### [Objective]
Every record must appear in your copy exactly as written, with no pictures.

[BEGIN Records]

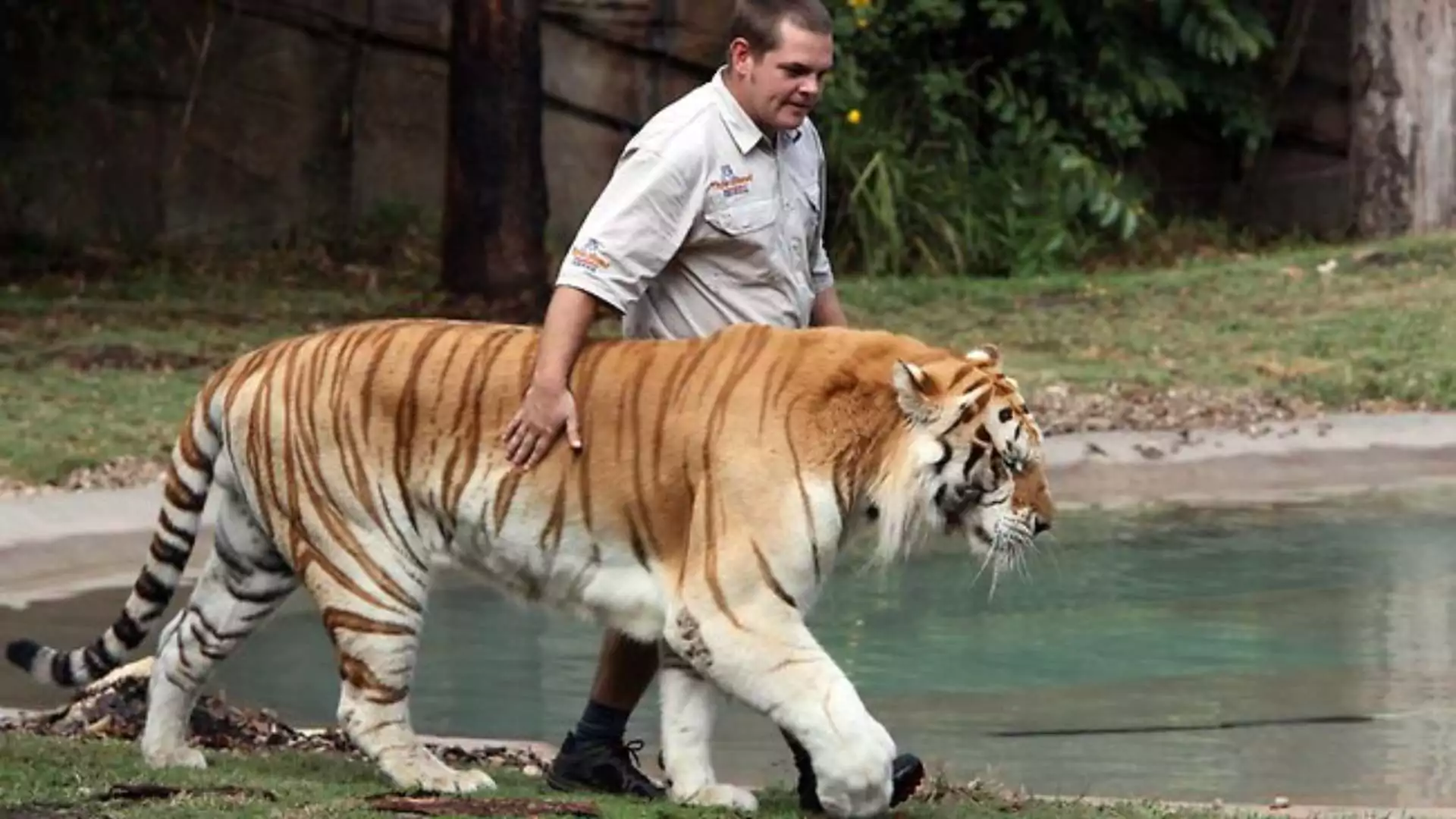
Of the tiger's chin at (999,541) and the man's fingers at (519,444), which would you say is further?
the man's fingers at (519,444)

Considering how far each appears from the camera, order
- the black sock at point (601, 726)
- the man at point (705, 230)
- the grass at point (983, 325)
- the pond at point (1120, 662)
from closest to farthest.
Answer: the man at point (705, 230)
the black sock at point (601, 726)
the pond at point (1120, 662)
the grass at point (983, 325)

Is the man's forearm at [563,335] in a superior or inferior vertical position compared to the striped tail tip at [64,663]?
superior

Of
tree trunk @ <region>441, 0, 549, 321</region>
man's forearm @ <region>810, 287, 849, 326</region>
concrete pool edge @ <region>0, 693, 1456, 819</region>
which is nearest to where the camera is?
concrete pool edge @ <region>0, 693, 1456, 819</region>

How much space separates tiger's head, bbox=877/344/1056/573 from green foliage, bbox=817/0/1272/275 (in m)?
11.3

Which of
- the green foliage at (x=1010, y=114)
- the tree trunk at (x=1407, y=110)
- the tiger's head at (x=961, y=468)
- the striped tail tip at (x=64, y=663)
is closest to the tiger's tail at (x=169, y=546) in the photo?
the striped tail tip at (x=64, y=663)

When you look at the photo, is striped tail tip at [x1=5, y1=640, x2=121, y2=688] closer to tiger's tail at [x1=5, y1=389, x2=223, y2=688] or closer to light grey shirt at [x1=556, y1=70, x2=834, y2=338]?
tiger's tail at [x1=5, y1=389, x2=223, y2=688]

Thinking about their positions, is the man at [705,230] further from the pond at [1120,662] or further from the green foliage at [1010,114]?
the green foliage at [1010,114]

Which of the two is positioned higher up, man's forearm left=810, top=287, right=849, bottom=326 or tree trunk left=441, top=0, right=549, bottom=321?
man's forearm left=810, top=287, right=849, bottom=326

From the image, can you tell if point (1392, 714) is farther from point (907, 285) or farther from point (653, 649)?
point (907, 285)

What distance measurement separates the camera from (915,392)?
5.09 metres

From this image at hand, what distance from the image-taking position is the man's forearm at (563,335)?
5.34 metres

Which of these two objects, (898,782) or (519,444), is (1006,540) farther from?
(519,444)

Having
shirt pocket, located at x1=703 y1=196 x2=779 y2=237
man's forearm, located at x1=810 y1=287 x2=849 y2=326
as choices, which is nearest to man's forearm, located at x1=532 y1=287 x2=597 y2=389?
shirt pocket, located at x1=703 y1=196 x2=779 y2=237

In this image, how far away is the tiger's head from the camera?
5.11 m
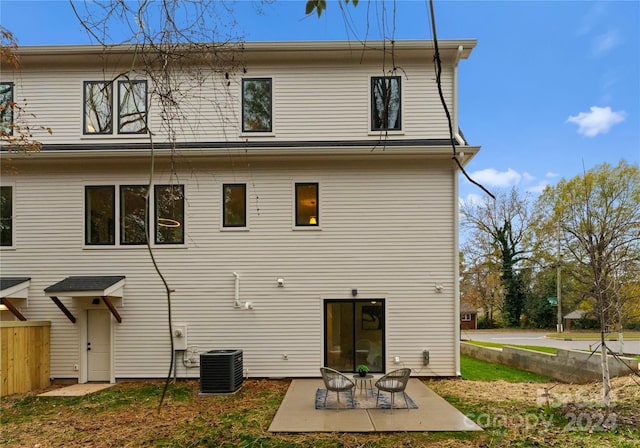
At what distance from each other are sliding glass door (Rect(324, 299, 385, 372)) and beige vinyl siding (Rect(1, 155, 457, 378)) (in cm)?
20

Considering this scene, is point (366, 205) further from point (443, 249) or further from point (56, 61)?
point (56, 61)

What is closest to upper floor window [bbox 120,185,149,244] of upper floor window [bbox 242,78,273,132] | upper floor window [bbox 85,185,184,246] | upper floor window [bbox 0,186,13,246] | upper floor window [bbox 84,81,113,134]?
upper floor window [bbox 85,185,184,246]

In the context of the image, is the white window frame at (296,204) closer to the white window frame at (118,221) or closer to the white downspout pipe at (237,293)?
the white downspout pipe at (237,293)

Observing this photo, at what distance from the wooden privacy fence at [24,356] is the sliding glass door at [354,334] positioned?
6.68 metres

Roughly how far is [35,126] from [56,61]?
1728mm

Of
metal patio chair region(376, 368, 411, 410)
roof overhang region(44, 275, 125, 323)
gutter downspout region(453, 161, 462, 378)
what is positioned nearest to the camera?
metal patio chair region(376, 368, 411, 410)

[END Records]

### [Output of the task]
Of the tiger's chin at (999,541) and the man's fingers at (519,444), which would you say is further?
the man's fingers at (519,444)

Considering how far each appears from the camera, order
- the black sock at point (601, 726)
- the man at point (705, 230)
- the grass at point (983, 325)
- the pond at point (1120, 662)
from closest to farthest.
Answer: the man at point (705, 230)
the black sock at point (601, 726)
the pond at point (1120, 662)
the grass at point (983, 325)

Is the man's forearm at [563,335] in a superior or inferior vertical position compared to the striped tail tip at [64,663]?
superior

Of
tree trunk @ <region>441, 0, 549, 321</region>
man's forearm @ <region>810, 287, 849, 326</region>
concrete pool edge @ <region>0, 693, 1456, 819</region>
which is nearest to where the camera is?
concrete pool edge @ <region>0, 693, 1456, 819</region>

How much space separates tiger's head, bbox=877/344/1056/573 from green foliage, bbox=817/0/1272/275 (in m)?
11.3

Which of
- the green foliage at (x=1010, y=114)
- the tree trunk at (x=1407, y=110)
- the tiger's head at (x=961, y=468)
- the striped tail tip at (x=64, y=663)
is closest to the tiger's tail at (x=169, y=546) in the photo?
the striped tail tip at (x=64, y=663)

When you look at the photo, is striped tail tip at [x1=5, y1=640, x2=121, y2=688] closer to tiger's tail at [x1=5, y1=389, x2=223, y2=688] or closer to light grey shirt at [x1=556, y1=70, x2=834, y2=338]?
tiger's tail at [x1=5, y1=389, x2=223, y2=688]

Thinking about their positions, is the man at [705,230] further from the pond at [1120,662] or further from the green foliage at [1010,114]?
the green foliage at [1010,114]

Which of the two is positioned higher up, man's forearm left=810, top=287, right=849, bottom=326 or tree trunk left=441, top=0, right=549, bottom=321?
man's forearm left=810, top=287, right=849, bottom=326

From the image, can you tell if point (1392, 714) is farther from point (907, 285) or farther from point (653, 649)?
point (907, 285)

What distance measurement separates the camera from (915,392)?
5.09 metres

From this image at hand, what distance from the image-taking position is the man's forearm at (563,335)?
5.34 metres

Which of these two objects, (898,782) or (519,444), is (1006,540) farther from?
(519,444)

Having
shirt pocket, located at x1=703 y1=196 x2=779 y2=237
man's forearm, located at x1=810 y1=287 x2=849 y2=326
as choices, which is nearest to man's forearm, located at x1=532 y1=287 x2=597 y2=389?
shirt pocket, located at x1=703 y1=196 x2=779 y2=237

In this image, how far away is the tiger's head from the camera?
5.11 m
At what distance from each other are sliding glass door (Rect(324, 299, 385, 372)) and beige vinyl siding (Rect(1, 155, 457, 378)) (in cm)?
20

Considering this scene, is point (366, 205) further from point (443, 249) or further from point (56, 61)?
point (56, 61)

What is closest to upper floor window [bbox 120,185,149,244] of upper floor window [bbox 242,78,273,132] | upper floor window [bbox 85,185,184,246] | upper floor window [bbox 0,186,13,246] | upper floor window [bbox 84,81,113,134]?
upper floor window [bbox 85,185,184,246]

In the context of the image, is the white window frame at (296,204) closer to the white window frame at (118,221) or closer to the white downspout pipe at (237,293)?
the white downspout pipe at (237,293)

Observing this photo, at what distance from the wooden privacy fence at [24,356] is the sliding glass door at [354,334] positioned?
6.68 metres

Roughly how far is [35,126] from [56,61]?
1728mm

Of
metal patio chair region(376, 368, 411, 410)
roof overhang region(44, 275, 125, 323)
gutter downspout region(453, 161, 462, 378)
what is positioned nearest to the camera?
metal patio chair region(376, 368, 411, 410)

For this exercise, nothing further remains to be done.